The night was very peaceful apart from one single solitary fly that kept buzzing round. After absolutely ages I caught it - it had landed on my forehead and so I slapped it, job done but it stung a bit.
As we have a full tank of water and are parked next to the tap and dumping point we can have a shower every morning that we're here. Once scrubbed and fed we made our way down through the town to the Wellington Quarry. This is where my relative would have been billeted prior to the Battle of Arras, the spring offensive of 1917. Basically Arras was right on the Front Line and so to surprise the Germans, New Zealand tunnellers, mainly Maori miners, assisted by Yorkshire coalminers, dug a tunnel from Arras town centre out to an underground quarry site, probably about ¾ mile away, then they joined all the existing mining tunnels together and hey presto - underground accommodation for up to 24,000 troops. They were fed in to the quarry up to eight days before the battle. On Easter Monday, 9th April 1917, with sleet falling, they charged out of the quarry to attack an unsuspecting German enemy. This was to be a diversionary attack to draw reserve German troops towards Arras allowing the French to mount the main attack much further south. Well the French being the French, beggared up their advance, and after a few very successful days, our lot took one days breather, which allowed all those reserve German troops to turn up unchallenged, who then went on to give us a bit of a spanking. 'Lions lead by donkeys' wasn't it?

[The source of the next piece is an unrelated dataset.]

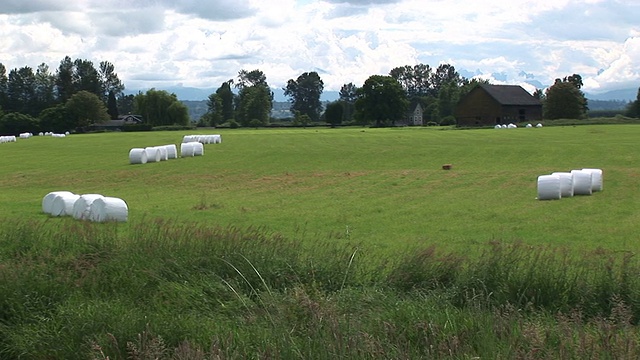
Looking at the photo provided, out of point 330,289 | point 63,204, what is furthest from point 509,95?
point 330,289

On arrival at the quarry reception desk we were met by a very jolly manager and his staff. He asked where we were from and then he proudly announced that he was first away in the 'Tour de France' when it started off from Cambridge. Though when he showed us his photographs he wasn't in Lycra, more like Sillywear, on an electric scooter which was brightly decorated. It seems that he was there to promote Arras as a tourist destination. Well in all honesty, if there hadn't been The Great War then nobody would have any need to visit this area of France at all, or much of Belgium either come to think of it. So maybe, just maybe, The Great War was orchestrated by the French and Belgian Tourist Authorities; I mean they've never looked back since have they?
The manager was also very helpful in that he took what details I had of the relative and whilst we were having a guided tour around the tunnels, did a bit of research and was able to pinpoint the most likely place that he lost his life, which is in the area of two villages about 5 miles out of town. One of them is called Wancour, I kid you not. I need to find out how that's pronounced before we send it to the Australian next of kin.
I tried it on for a bit of discount on the tickets as it did say 'concessions', though The Chef thought that applied to children and students. I loved the managers reply, he said "No - tickets for old people cost more, because you don't move as fast, and it therefore takes longer to get round, plus you keep forgetting what we tell you and so we have to keep repeating it" - love the man, I thought it was hilarious.
As a matter of interest, because English folk, especially in Yorkshire, embraced last year's UK sections of the Tour de France so enthusiastically, it will be announced that half of the 2018 Tour de France will be staged in England, Scotland, Ireland and Wales to commemorate the end of The Great War - You heard it here first! Get down the bookies and put a couple of quid on it, as well as George Michael in drag to win next year's Eurovision Song Contest, and if you want a real outsider for some kind of three-way bet, then it's Yorick for his performance in 'Hamlet' winning 'Best Actor' at the Academy Awards.
I don't know what the pictures or video bits will come out like as the video camera was struggling much of the time to focus in the low light, still at least we tried, and when I pluck up the courage to download The Chef's photographs tomorrow I'm confident that there won't be any blurred trees or crash barriers in there.
Because the manager of the Wellington Quarry charmed us in to buying a two-attraction ticket we spent the late afternoon back down town at the Exhibition of Archaeology of the Great War. Quite interesting but not really worth the additional expense and effort of going there.
Walking through the town squares making our way back 'home' for lunch, every man and his dog was eating and drinking in the pavement cafes and restaurants, and what were most of them eating? Chips, chips with everything, I kid you not. Having passed an unpretentious fast food joint we saw what others were eating and the next thing I was sitting down to a char grilled chicken and salad thing in a long stick with chips and The Chef had a mini burger in a bap and chips. We walked away from there feeling completely stuffed and wishing we hadn't succumbed to the temptation. Still at least we can honestly say we ate what the French ate today.
Tonight we've been joined on the Aire by one or two self important 'Hyacinth Bucket's and their husbands. Who, on seeing that the aire is clearly full, obviously feel that there really should be space for important people like them, and so parked one behind the other near the exit, making it difficult for those needing to dump waste water and exit the aire in the morning. We're staying another night as we're going to visit the British Cemetery tomorrow, so it won't affect us otherwise there may have been a Victor Meldrew moment this evening.
As we're still so stuffed from lunchtime I'm just having some crusty French bread and a glass of wine, I couldn't face another meal.